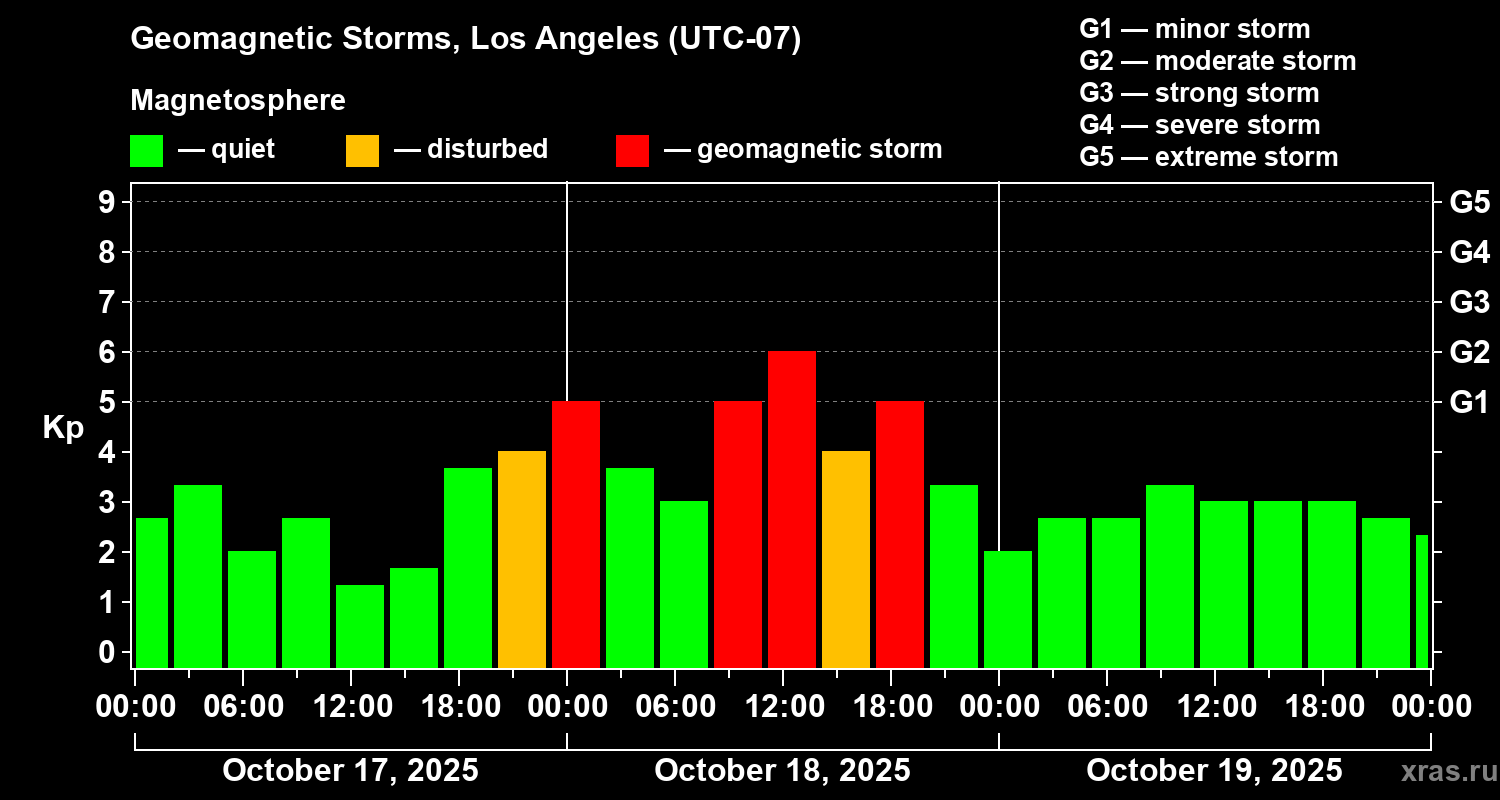 Geomagnetic Storms, Los Angeles (UTC-07)

Magnetosphere

— quiet — disturbed — geomagnetic storm

G1 — minor storm
G2 — moderate storm
G3 — strong storm
G4 — severe storm
G5 — extreme storm

Kp

9 8 7 6 5 4 3 2 1 0

G5 G4 G3 G2 G1

00:00 06:00 12:00 18:00 00:00 06:00 12:00 18:00 00:00 06:00 12:00 18:00 00:00

October 17, 2025 October 18, 2025 October 19, 2025

xras.ru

§

## Task:
Reprint all the data above verbatim, excluding pictures.

## Solution to this exercise:
 Geomagnetic Storms, Los Angeles (UTC-07)

Magnetosphere

— quiet — disturbed — geomagnetic storm

G1 — minor storm
G2 — moderate storm
G3 — strong storm
G4 — severe storm
G5 — extreme storm

Kp

9 8 7 6 5 4 3 2 1 0

G5 G4 G3 G2 G1

00:00 06:00 12:00 18:00 00:00 06:00 12:00 18:00 00:00 06:00 12:00 18:00 00:00

October 17, 2025 October 18, 2025 October 19, 2025

xras.ru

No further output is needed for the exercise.